More than 150 years ago, a great injustice against Chinese-born residents of Los Angeles made headlines, in part because of the sheer brutality it demonstrated. But today, many Angelenos are unaware it even happened.

“I didn’t know, to be honest,” said Dr. Gay Yuen of the Chinese American Museum in downtown LA. Growing up in LA’s current Chinatown neighborhood, she said doesn’t recall learning about the “Chinatown Massacre of 1871” at all in school.

It happened on the evening of Oct. 24 of that year and, when the smoke cleared and the ropes were cut down, 18 men and boys had either been hanged or shot to death – most or all completely innocent of wrongdoing.

Some historians call it one of the worst mass lynchings in US history.

“Los Angeles at the time had the reputation of the ‘wildest of the wild west,’” Yuen said. Of the growing city’s population of 6,000, only about 200 Chinese-born people lived in a neighborhood not far from modern-day Plaza de Los Angeles.

Populated by brothels, saloons and gaming parlors, the area housed immigrants who were looked down upon and villainized by newspapers as “inferior” or “immoral,” she said, “and these were the ones escaping the law from San Francisco.”

Still, most of them were minding their own business that afternoon when a fight broke out between two Chinese men on the street. During the scuffle, a white ranch hand who had tried to intervene was shot to death and a former Latino policeman lay wounded.

But then, the story spread like wildfire.

“What went out was ‘The Chinese are shooting white men,’” said Yuen.

By the time people were settling in to eat dinner, a mob of about 500 angry men had descended on the area, hungry for vengeance. No one with a Chinese face or name was safe.

“Lynching, shooting, stabbing. Children, women.” Yuen describes the violence as vicious and uncalled for, because so many of the people who were hurt or killed had nothing to do with the fight that started it all or the injuries sustained by the two non-Chinese gunshot victims.

Later, out of an estimated 500 primarily white or Latino rioters, a grand jury returned only 25 indictments. Then, only 10 men actually stood trial.

“Even though there were witnesses (to the lynchings) at the time, none of the white people were willing to be witnesses against their own people,” Yuen said.

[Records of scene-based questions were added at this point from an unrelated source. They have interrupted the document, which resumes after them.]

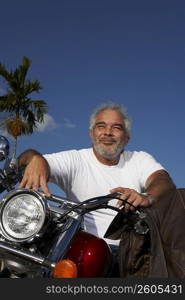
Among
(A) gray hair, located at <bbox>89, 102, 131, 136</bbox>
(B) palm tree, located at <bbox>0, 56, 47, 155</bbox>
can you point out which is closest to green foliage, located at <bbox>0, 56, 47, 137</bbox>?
(B) palm tree, located at <bbox>0, 56, 47, 155</bbox>

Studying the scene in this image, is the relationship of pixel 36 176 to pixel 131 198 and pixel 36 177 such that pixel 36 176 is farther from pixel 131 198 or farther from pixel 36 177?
pixel 131 198

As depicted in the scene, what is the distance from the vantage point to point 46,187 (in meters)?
1.81

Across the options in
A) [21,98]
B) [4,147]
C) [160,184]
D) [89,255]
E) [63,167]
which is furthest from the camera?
[21,98]

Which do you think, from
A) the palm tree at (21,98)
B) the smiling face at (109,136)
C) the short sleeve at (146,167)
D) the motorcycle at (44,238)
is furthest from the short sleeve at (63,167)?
the palm tree at (21,98)

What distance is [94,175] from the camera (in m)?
2.87

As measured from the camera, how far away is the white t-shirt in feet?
8.34

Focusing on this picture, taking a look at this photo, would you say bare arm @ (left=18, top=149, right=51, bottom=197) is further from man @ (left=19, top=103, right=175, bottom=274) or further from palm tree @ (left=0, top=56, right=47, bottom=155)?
palm tree @ (left=0, top=56, right=47, bottom=155)

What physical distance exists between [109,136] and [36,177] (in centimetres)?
142

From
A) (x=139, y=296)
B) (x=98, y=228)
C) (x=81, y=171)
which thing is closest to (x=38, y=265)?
(x=139, y=296)

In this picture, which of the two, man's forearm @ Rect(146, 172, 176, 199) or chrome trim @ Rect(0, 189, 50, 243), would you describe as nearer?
chrome trim @ Rect(0, 189, 50, 243)

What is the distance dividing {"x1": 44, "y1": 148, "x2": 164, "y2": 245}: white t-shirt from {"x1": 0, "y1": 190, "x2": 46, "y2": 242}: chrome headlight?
3.01 feet

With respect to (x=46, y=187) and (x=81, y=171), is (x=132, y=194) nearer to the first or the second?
(x=46, y=187)

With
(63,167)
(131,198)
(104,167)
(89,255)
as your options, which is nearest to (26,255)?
(89,255)

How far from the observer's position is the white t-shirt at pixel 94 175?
2541 mm
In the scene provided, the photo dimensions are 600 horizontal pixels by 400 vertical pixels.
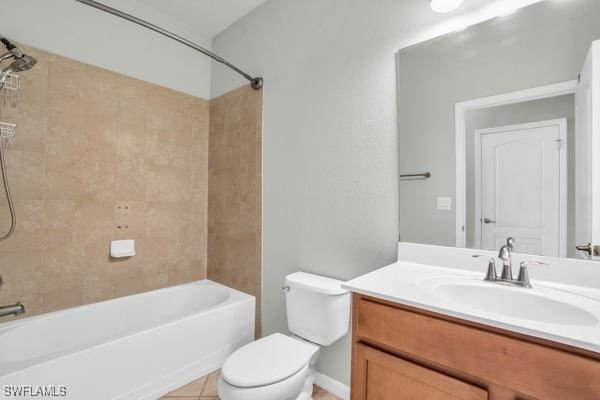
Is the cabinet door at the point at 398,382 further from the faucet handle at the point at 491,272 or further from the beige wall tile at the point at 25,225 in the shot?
the beige wall tile at the point at 25,225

Then, to make matters worse for the victims’ families, “There was a law saying that those of color – not just Chinese but those of color – cannot testify against a white person.”

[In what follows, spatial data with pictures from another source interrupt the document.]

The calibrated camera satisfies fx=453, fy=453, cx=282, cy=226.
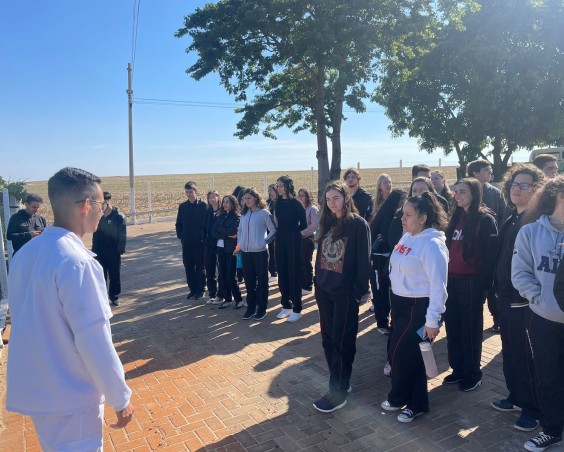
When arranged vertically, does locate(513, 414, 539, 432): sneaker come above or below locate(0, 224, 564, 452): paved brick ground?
above

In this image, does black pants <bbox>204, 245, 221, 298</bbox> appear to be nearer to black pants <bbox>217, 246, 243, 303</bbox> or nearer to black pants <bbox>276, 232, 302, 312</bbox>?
black pants <bbox>217, 246, 243, 303</bbox>

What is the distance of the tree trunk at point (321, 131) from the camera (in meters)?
17.6

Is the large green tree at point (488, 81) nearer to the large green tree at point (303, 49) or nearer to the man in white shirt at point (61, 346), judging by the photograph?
the large green tree at point (303, 49)

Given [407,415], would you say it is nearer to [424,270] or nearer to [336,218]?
[424,270]

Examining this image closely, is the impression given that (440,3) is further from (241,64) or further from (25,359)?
(25,359)

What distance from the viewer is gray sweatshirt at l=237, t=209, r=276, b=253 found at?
21.9ft

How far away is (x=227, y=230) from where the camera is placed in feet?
23.8

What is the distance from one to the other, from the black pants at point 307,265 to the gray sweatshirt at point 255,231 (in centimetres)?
164

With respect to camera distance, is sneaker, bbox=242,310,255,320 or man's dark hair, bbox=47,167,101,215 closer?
man's dark hair, bbox=47,167,101,215

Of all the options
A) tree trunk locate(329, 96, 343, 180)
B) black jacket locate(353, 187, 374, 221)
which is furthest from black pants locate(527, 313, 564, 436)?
tree trunk locate(329, 96, 343, 180)

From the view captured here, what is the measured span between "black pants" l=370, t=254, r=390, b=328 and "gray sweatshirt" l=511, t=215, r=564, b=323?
2.65 metres

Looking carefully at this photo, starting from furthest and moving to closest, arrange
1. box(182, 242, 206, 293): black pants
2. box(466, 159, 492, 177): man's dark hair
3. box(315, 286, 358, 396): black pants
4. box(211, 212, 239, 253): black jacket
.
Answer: box(182, 242, 206, 293): black pants < box(211, 212, 239, 253): black jacket < box(466, 159, 492, 177): man's dark hair < box(315, 286, 358, 396): black pants

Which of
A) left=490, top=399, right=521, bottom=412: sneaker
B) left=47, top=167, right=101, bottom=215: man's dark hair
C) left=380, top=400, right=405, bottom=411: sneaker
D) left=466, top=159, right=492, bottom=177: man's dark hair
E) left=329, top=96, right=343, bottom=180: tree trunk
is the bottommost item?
left=380, top=400, right=405, bottom=411: sneaker

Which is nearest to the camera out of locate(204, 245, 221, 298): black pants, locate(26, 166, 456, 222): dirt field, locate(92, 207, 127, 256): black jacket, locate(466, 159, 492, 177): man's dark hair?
locate(466, 159, 492, 177): man's dark hair
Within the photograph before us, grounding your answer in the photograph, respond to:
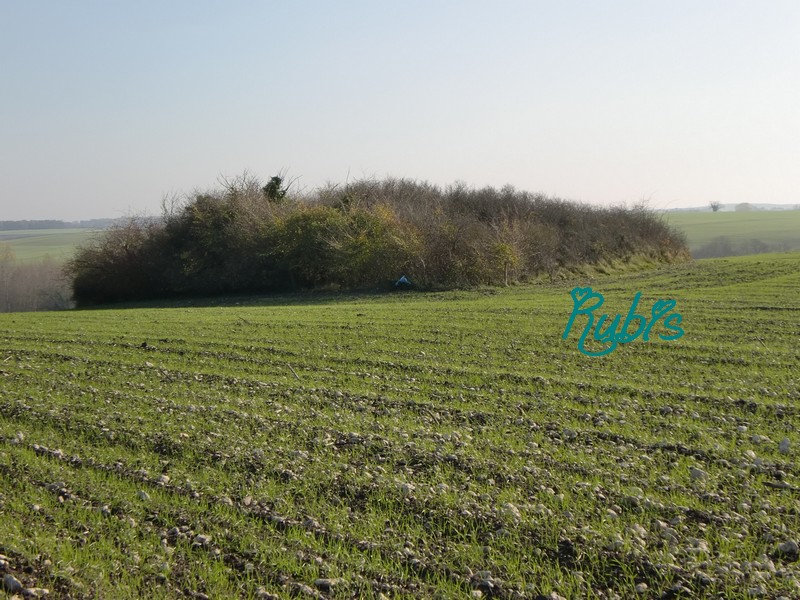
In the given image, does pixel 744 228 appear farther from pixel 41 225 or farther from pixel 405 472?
pixel 41 225

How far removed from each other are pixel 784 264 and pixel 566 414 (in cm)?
3381

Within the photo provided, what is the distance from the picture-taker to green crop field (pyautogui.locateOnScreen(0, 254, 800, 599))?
5230 mm

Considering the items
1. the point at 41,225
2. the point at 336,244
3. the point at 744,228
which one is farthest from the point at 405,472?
the point at 41,225

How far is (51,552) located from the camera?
216 inches

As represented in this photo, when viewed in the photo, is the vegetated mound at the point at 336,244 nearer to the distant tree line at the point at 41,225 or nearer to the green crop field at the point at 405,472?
the green crop field at the point at 405,472

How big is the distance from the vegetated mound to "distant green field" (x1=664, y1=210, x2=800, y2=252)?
35544 mm

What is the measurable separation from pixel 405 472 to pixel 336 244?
28875mm

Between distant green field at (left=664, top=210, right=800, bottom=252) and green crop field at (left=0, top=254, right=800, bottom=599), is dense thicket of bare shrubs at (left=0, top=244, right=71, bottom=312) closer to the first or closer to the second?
green crop field at (left=0, top=254, right=800, bottom=599)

“No one was convicted,” said Yuen.

Yuen and others in LA’s Chinese American community say this story should be told and re-told, especially in today’s political climate where anti-Asian hate incidents continue to happen around the country and politicians villainize China specifically for its trade policies and immigrants generally for just being here.

“It’s a matter of: When something triggers the violence, and then how that violence is dealt with,” she said. “Of course it could happen again.”